Bernt Bornich@BerntBornich

We’re going all in on World Models. Today we’re launching the 1X World Model Lab. The bet is simple: You can’t fine-tune your way to AGI. And you definitely can’t fine-tune your way to robots that can operate in the physical world. General-purpose humanoids need models that understand space, motion, objects, causality, affordances, physics, and action before they ever see a specific task. The frontier is not better VLA wrappers. The frontier is embodied world models. The 1X World Model Lab will focus on large-scale embodied world model pretraining: building the most generalizable foundation model for humanoid robots from the ground up.
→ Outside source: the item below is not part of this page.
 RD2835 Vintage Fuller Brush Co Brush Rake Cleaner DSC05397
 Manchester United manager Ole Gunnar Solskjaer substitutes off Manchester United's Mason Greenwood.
The next frontier in AI requires scaling: web-scale media + egocentric human videos + sim + dexterous remote operated robot data + on-policy NEO data → real-world deployment for robot data collection and RL → abundance of data → physical AI The robot collects data. The model gets better. The robot gets better. Repeat. To lead this, we brought in one of the best for the mission: @_sam_sinha_ , as Head of World Models. Sam was a founding research scientist at Luma AI and has been at the frontier of scaling multimodal generative video models his whole career. If you’re the best in the world at large-scale pretraining, video models, robotics, RL, infra, or data — and you want your models to move atoms, not just pixels — join us. Send background + evidence of exceptional ability to: wmlab@1x.tech We’re building the model that makes autonomous labor real.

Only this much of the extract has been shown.